This post is a sequel to my previous ad of a joint paper with Yaron, in which we prove existence of pure ${\epsilon}$-equilibria in certain games. I am now going to make a fuss over the fact that our result is essentially a collection of logical relations between linear inequalities, yet its proof seems to require Brouwer’s fixed point theorem.

I start with emphasizing game theory’s reliance on Brouwer’s Theorem to prove Nash’s Theorem, an outrage with which I have more or less already learned to live. I call this an outrage because Nash’s Theorem is essentially a theorem about logical relationships between algebraic inequalities. More formally, fix integers ${n,m}$ and let ${\xi_{n,m}}$ be the assertion that every ${n}$-player game with ${m}$ strategies to every player admits a mixed Nash Equilibrium. Then ${\xi_{n,m}}$ is a first order sentence in the language of ordered fields. The signature of this language is ${(0,1,<,+,\times)}$ where ${0,1}$ are constant symbols, ${\leq}$ is a relation symbol and ${+,\times}$ are binary function symbols. (Skip the next paragraph if this is obvious to you).

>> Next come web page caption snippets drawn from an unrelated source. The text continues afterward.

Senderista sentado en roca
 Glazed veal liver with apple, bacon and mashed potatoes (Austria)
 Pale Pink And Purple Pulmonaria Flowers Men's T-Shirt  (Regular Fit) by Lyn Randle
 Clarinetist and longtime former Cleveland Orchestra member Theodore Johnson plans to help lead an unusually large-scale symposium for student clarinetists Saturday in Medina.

Indeed, let ${\bar x}$ be a set of ${(m^n)\cdot n}$ variables, representing the payoff matrix of an ${n}$-player game with ${m}$ strategies for every player, and let ${\bar p}$ be a set of ${n\cdot m}$ variables representing a mixed strategies profile. Then $\displaystyle \xi_{n,m}=\forall \bar x~\exists \bar p ~\phi(\bar x,\bar p)$

where ${\phi(\bar x,\bar p)}$ is a formula that says that ${\bar p}$ is a mixed Nash equilibrium in a game with payoff matrix ${\bar x}$. This is a conjunction of formulas that assert that ${\bar p}$ is indeed a mixed strategy profile (nonnegative elements which sum to ${1}$), and that if player ${i}$ plays action ${j}$ with a positive probability under this profile then player ${i}$ doesn’t gain from deviating to any pure strategy. The last assertion involved a somewhat unappealing term (the payoff for player ${i}$ under profile ${p}$ when the payoff matrix is ${\bar x}$), but this term is just products and additions of variables.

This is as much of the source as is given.